Mungkin kamu merasa kaget ketika melihat kulit kepala bayimu terlihat seperti ada ketombe. Tidak perlu khawatir, yang kamu lihat adalah kerak kepala yang umum terjadi pada bayi baru lahir. Walaupun tidak berbahaya, namun kondisi ini tetap perlu ditangani.

Kerak kepala atau cradle cap merupakan istilah umum dari dermatitis seboroik pada istilah kedokteran. Orang awam mengenalnya dengan istilah ketombe yang biasa terjadi pada anak-anak dan dewasa.

Ditandai Sisik Berminyak

Kerak kepala ditandai dengan munculnya lapisan menyerupai sisik.yang berminyak dan berwarna kuning, terutama pada kulit kepala bayi. Kondisi ini juga dapat terjadi di sekitar telinga, alis, kelopak mata bayi, atau di ketiak dan lipatan tubuh lainnya.

Penyebab munculnya kerak kepala belum diketahui secara pasti. Namun, hal ini tidak disebabkan karena buruknya kebersihan atau alergi. Kerak kepala kemungkinan disebabkan dari hormon yang diterima bayi dari ibu di akhir masa kehamilan, yang banyak merangsang kelenjar penghasil minyak (sebasea) bayi. Iritasi akibat jamur yang tumbuh pada sebum juga dianggap sebagai penyebab munculnya kerak kepala.

Umumnya kerak kepala dapat hilang sendiri tanpa pengobatan dalam beberapa minggu atau beberapa bulan. Pada beberapa anak, kondisi ini dapat bertahan hingga berusia 2-3 tahun. Meski tidak menular dan tidak menyakitkan atau menyebabkan gatal, kerak kepala yang tebal mungkin dapat sulit dilepaskan dari kulit kepala bayi.

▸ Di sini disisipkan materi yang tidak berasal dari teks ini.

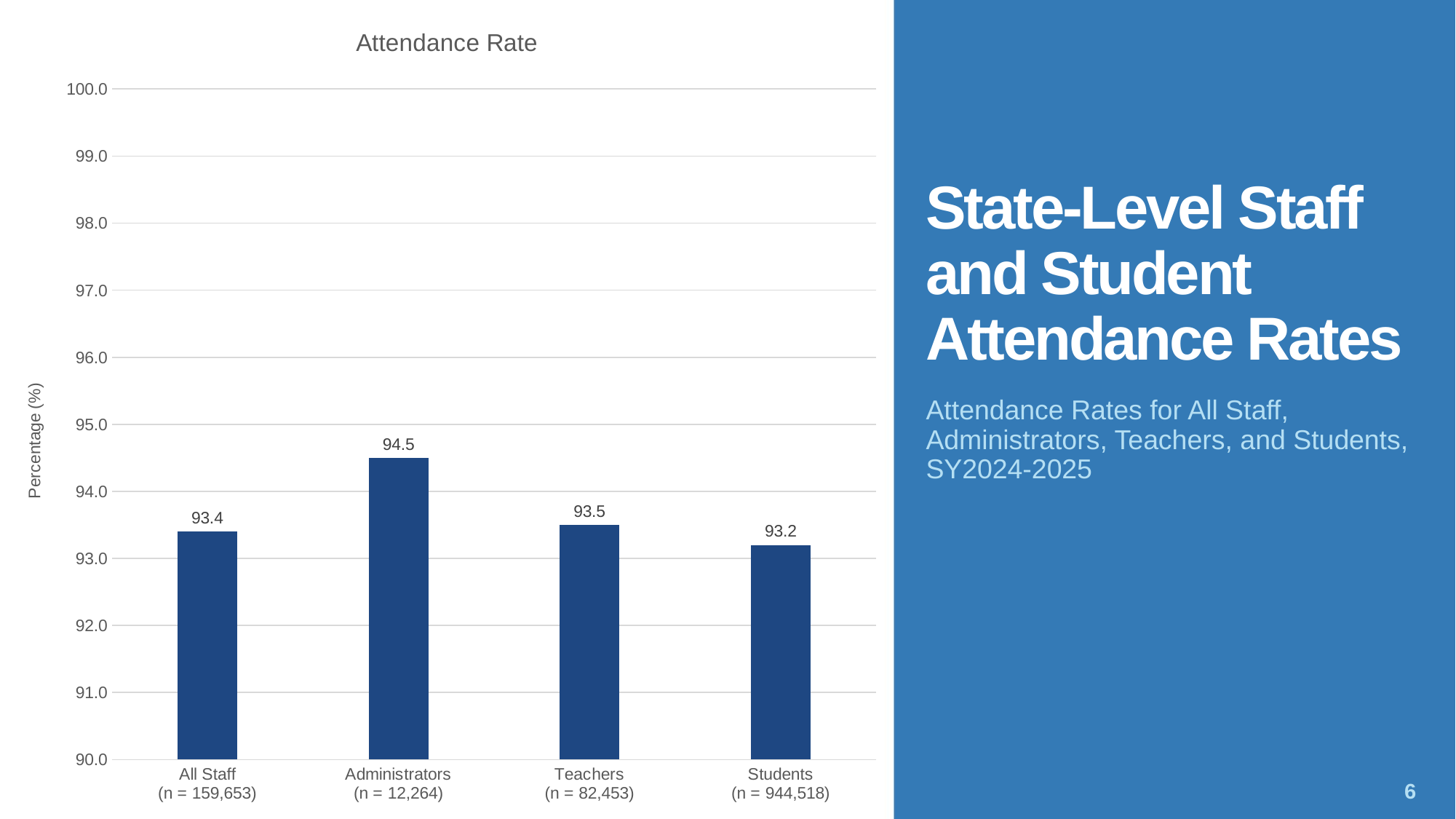
Is the value for Administrators greater or less than 94.0? greater Which category has the highest attendance rate? Administrators How many categories are shown in the chart? 4 What is the attendance rate for All Staff? 93.4 What is the attendance rate for Administrators? 94.5 What is the attendance rate for Students? 93.2 What kind of chart is shown on the slide? Bar chart What is the difference between the attendance rates for Administrators and Students? 1.3 What is the attendance rate for Teachers? 93.5 What is the title of the chart? Attendance Rate Which has a higher attendance rate, Administrators or Teachers? Administrators Which category has the lowest attendance rate? Students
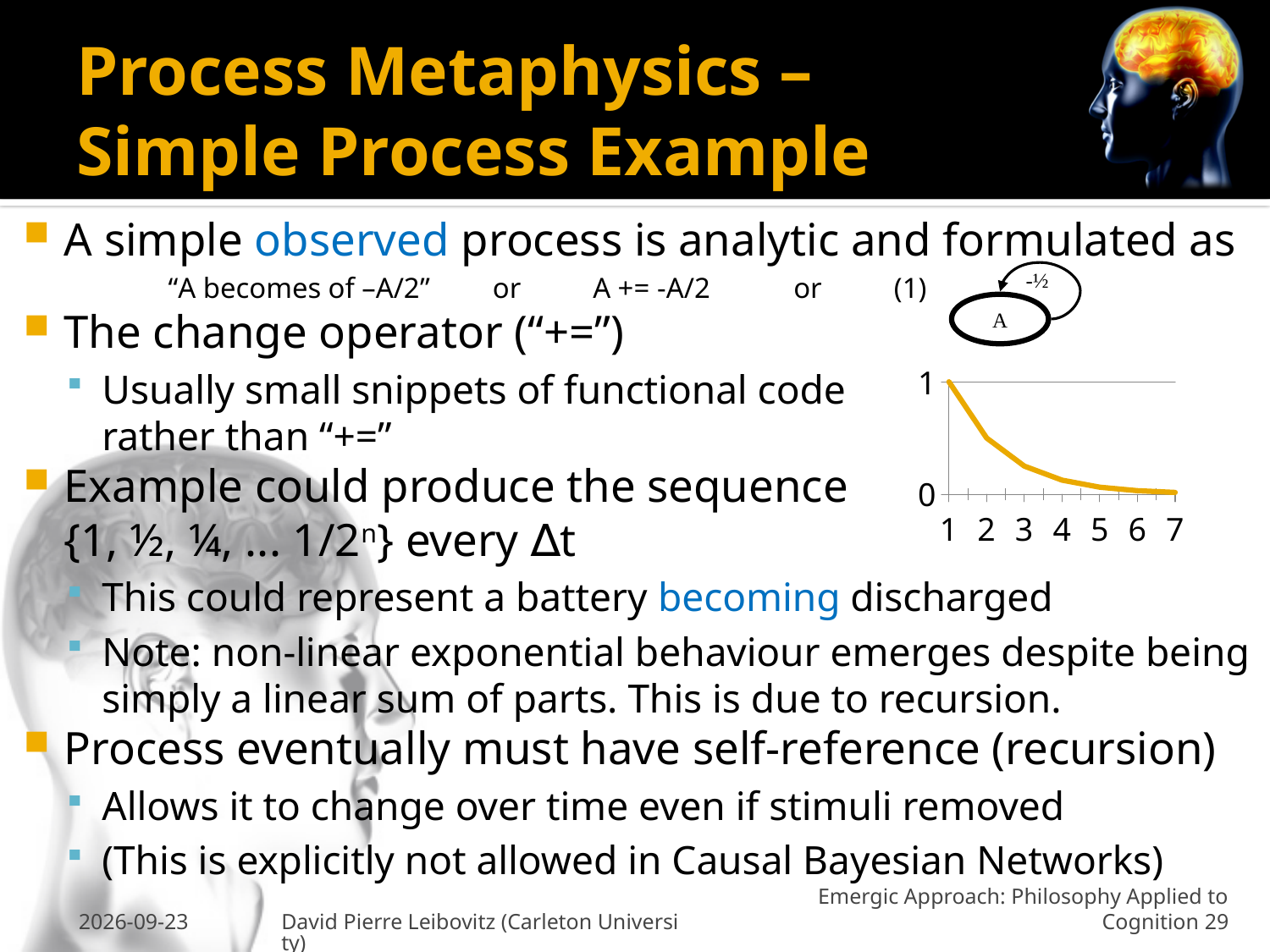
What is the value plotted at x = 1 in the chart? 1 At which x value is the plotted value highest? 1 Which is larger, the value at x = 2 or the value at x = 5? x = 2 Is the value at x = 7 greater or less than 1? less Do the values in the chart rise or fall as x increases from 1 to 7? fall What is the highest tick label shown on the y axis of the chart? 1 What kind of chart is shown on the slide? line chart What colour is the line in the chart? orange How many points are plotted along the x axis of the chart? 7 Is the value at x = 2 greater or less than 1? less Which is larger, the value at x = 1 or the value at x = 3? x = 1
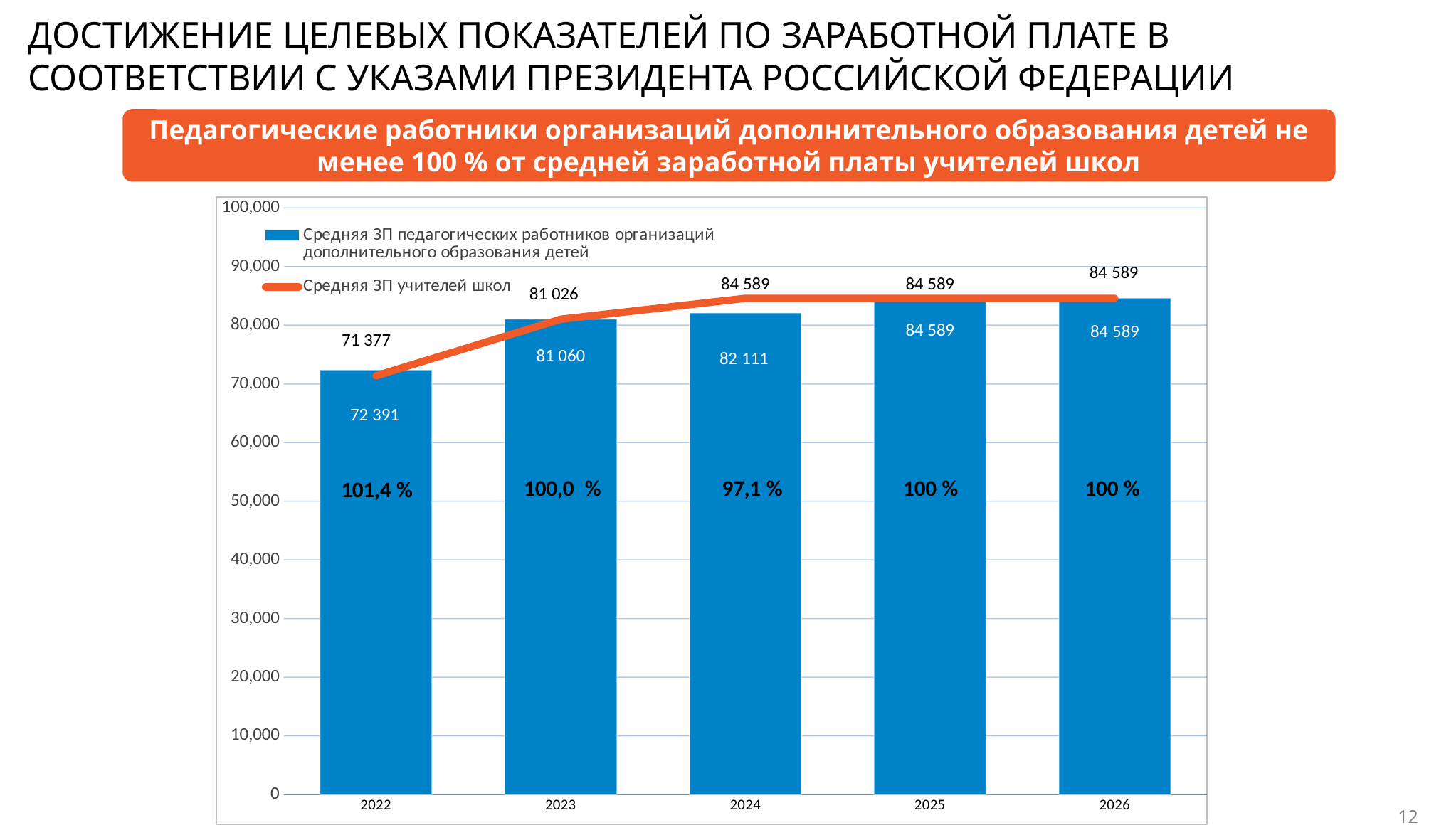
What is the difference between the blue bar values for 2023 and 2022? 8 669 How many years are shown on the x axis? 5 What is the average salary of pedagogical workers of supplementary education organizations (blue bar) in 2022? 72 391 What is the value of the blue bar for 2024? 82 111 How many series does the legend list? 2 What is the difference between the blue bar value and the orange line value in 2022? 1 014 Which year has the lowest value for the blue bar series? 2022 What percentage is shown inside the bar for 2024? 97,1 % What kind of chart is shown on the slide? a combined bar and line chart Do the blue bar values rise or fall from 2022 to 2025? rise What is the average salary of school teachers (orange line) in 2023? 81 026 In 2024, which is larger: the blue bar value or the orange line value? the orange line value (84 589)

Tips Mengatasi Kerak Kepala Bayi

Untuk membantu mengurangi penumpukan kerak pada kulit kepala, berikut yang dapat kamu lakukan pada Si Kecil :

  • Gosok perlahan kulit kepala menggunakan jarimu atau kain untuk meluruhkan serpihan kerak. Tapi, jangan sampai menggaruk kulit kepalanya ya.Cuci rambut Si Kecil menggunakan sampo bayi dengan formulasi ringan. Kamu juga dapat menggunakan sampo khusus kerak kepala yang dijual bebas di apotek. Selalu baca instruksi pemakaian sebelum menggunakannya.
  • Jika kerak kepala tidak kunjung hilang, dokter dapat memberi rekomendasi sampo khusus ketombe yang mengandung obat antijamur seperti ketokonazole, tetapi penggunaannya harus disesuaikan. Tidak dianjurkan menggunakan sampo ketombe yang mengandung asam salisilat pada bayi karena dapat diserap melalui kulit. Pastikan juga sampo tidak masuk ke mata bayi, untuk menghindari iritasi.
  • Saat menggunakan sampo, bersihkan serpihan kerak kepala yang menempel pada rambut menggunakan sisir kecil dengan sikat yang lembut, kemudian bilas dengan air. Sebagai alternatif, Bunda bisa mencoba memberikan petroleoum jelly atau beberapa tetes minyak mineral pada kulit kepala. Diamkan hingga meresap beberapa menit, atau beberapa jam jika perlu. Lalu sisir, kemudian bersihkan dan keramas Si Kecil seperti biasa. Jangan membiarkan minyak terlalu lama berada pada rambut Si Kecil karena akan memperburuk kerak kepalanya.
  • Setelah kerak kepala hilang, jaga kebersihan rambut Si Kecil dengan keramas secara rutin setiap beberapa hari untuk mencegah penumpukan kerak.
Jika pencegahan dan upaya mengatasi kerak kepala seperti di atas sudah kamu lakukan, tetapi kerak belum menghilang, atau jika terdapat gejala lain seperti gatal, bengkak, berdarah, atau kerak yang menyebar ke wajah atau tubuh, segera minta bantuan dokter untuk pengobatan.